Training a Pytorch Wasserstein MNIST GAN on Google Colab
Marton Trencseni - Wed 03 March 2021 - Data
Introduction
In the previous post, I trained a Classic GAN to produce MNIST digits using Pytorch. The results were okay, but a human discriminator can still tell these generated images apart from hand-written digits. In this post, I'll train a modification of the classic GAN called Wasserstein GAN. The Google Colab notebook is here.
Architecture
The Wasserstein GAN (WGAN) was introduced in a 2017 paper. This Google Machine Learning page explains WGANs and their relationship to classic GANs beautifully:
This loss function depends on a modification of the GAN scheme called "Wasserstein GAN" or "WGAN" in which the discriminator does not actually classify instances. For each instance it outputs a number. This number does not have to be less than one or greater than 0, so we can't use 0.5 as a threshold to decide whether an instance is real or fake. Discriminator training just tries to make the output bigger for real instances than for fake instances.
Because it can't really discriminate between real and fake, the WGAN discriminator is actually called a "critic" instead of a "discriminator". This distinction has theoretical importance, but for practical purposes we can treat it as an acknowledgement that the inputs to the loss functions don't have to be probabilities.
The loss functions themselves are deceptively simple:
Critic Loss:
D(x) - D(G(z))
The discriminator tries to maximize this function. In other words, it tries to maximize the difference between its output on real instances and its output on fake instances.
Generator Loss:
D(G(z))
The generator tries to maximize this function. In other words, It tries to maximize the discriminator's output for its fake instances. In these functions:
D(x)
is the critic's output for a real instance.
G(z)
is the generator's output when given noise z.
D(G(z))
is the critic's output for a fake instance.The output of critic
D
does not have to be between 1 and 0.
Code
The Generator and Discriminator neural networks are exactly the same as in the classic GAN case!
class Generator(nn.Module):
def __init__(self):
super(Generator, self).__init__()
def block(in_feat, out_feat, normalize=True):
layers = [nn.Linear(in_feat, out_feat)]
if normalize:
layers.append(nn.BatchNorm1d(out_feat, 0.8))

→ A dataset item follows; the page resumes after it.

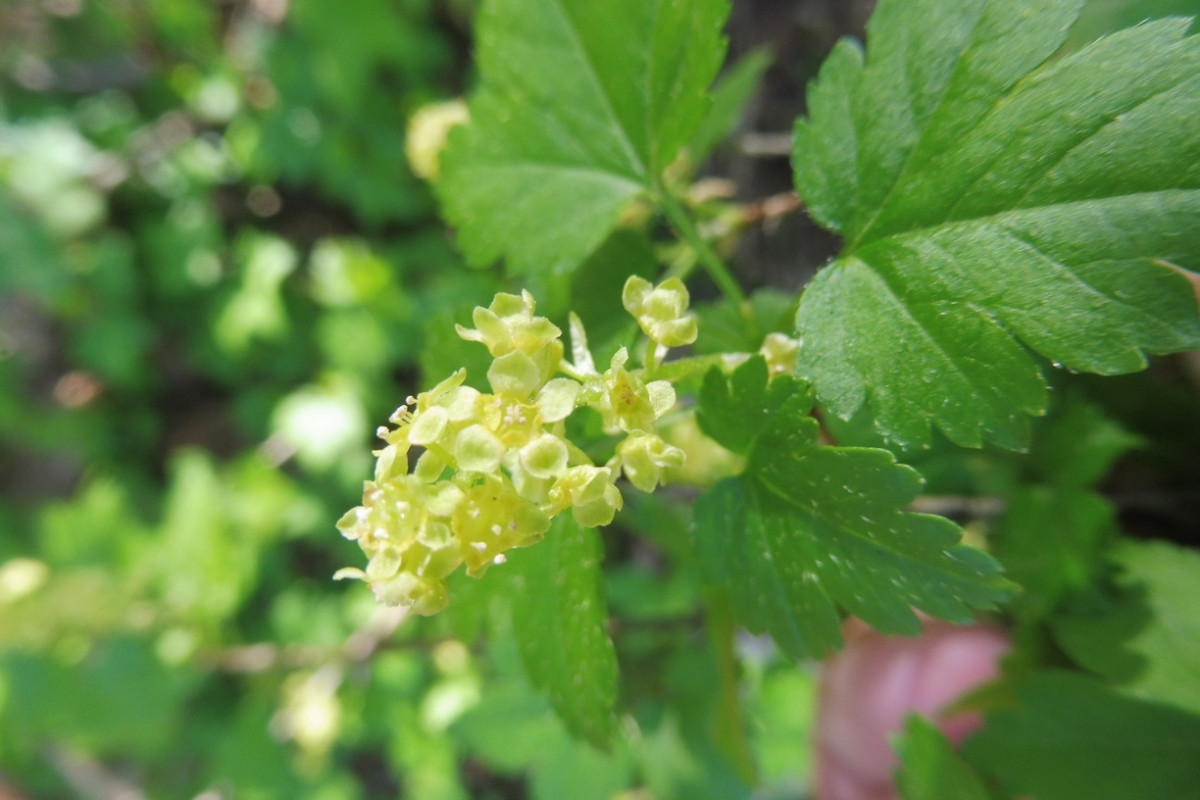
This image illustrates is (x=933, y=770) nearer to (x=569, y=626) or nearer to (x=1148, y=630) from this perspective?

layers.append(nn.LeakyReLU(0.2, inplace=True))
return layers
self.model = nn.Sequential(
*block(opt.latent_dim, 128, normalize=False),
*block(128, 256),
*block(256, 512),
*block(512, 1024),
nn.Linear(1024, int(np.prod(img_shape))),
nn.Tanh()
)
def forward(self, z):
img = self.model(z)
img = img.view(img.shape[0], *img_shape)
return img
class Discriminator(nn.Module):
def __init__(self):
super(Discriminator, self).__init__()
self.model = nn.Sequential(
nn.Linear(opt.img_size ** 2, 512),
nn.LeakyReLU(0.2, inplace=True),
nn.Linear(512, 256),
nn.LeakyReLU(0.2, inplace=True),
nn.Linear(256, 1),
)
def forward(self, img):
img_flat = img.view(img.shape[0], -1)
validity = self.model(img_flat)
return validity
The training code:
real_imgs = Variable(imgs.type(Tensor))
# train Discriminator
discriminator_optimizer.zero_grad()
# sample noise as generator input
z = Variable(Tensor(np.random.normal(0, 1, (imgs.shape[0], opt.latent_dim))))
# generate a batch of images
fake_imgs = generator(z).detach()
# Adversarial loss
discriminator_loss = torch.mean(discriminator(fake_imgs)) - torch.mean(discriminator(real_imgs)) +
discriminator_loss.backward()
discriminator_optimizer.step()
# clip weights of discriminator
for p in discriminator.parameters():
p.data.clamp_(-opt.clip_value, opt.clip_value)
# train the generator every n_critic iterations
if i % opt.n_critic == 0:
# train Generator
generator_optimizer.zero_grad()
# generate a batch of fake images
critics_fake_imgs = generator(z)
# Adversarial loss
generator_loss = -torch.mean(discriminator(critics_fake_imgs))
generator_loss.backward()
generator_optimizer.step()
Results
Below are samples of MNIST digits produced by the GAN after 1, 5, 10, 50, 100, 150 and 200 epochs of training (an epoch is a full go through the MNIST dataset, consisting of 60K digits):
Epoch 1:
Epoch 5:
Epoch 10:
Epoch 50:
Epoch 100:
Epoch 150:
Epoch 200:
Conclusion
Unlike the Classic GAN, the WGAN produces beautiful digits after 200 iterations.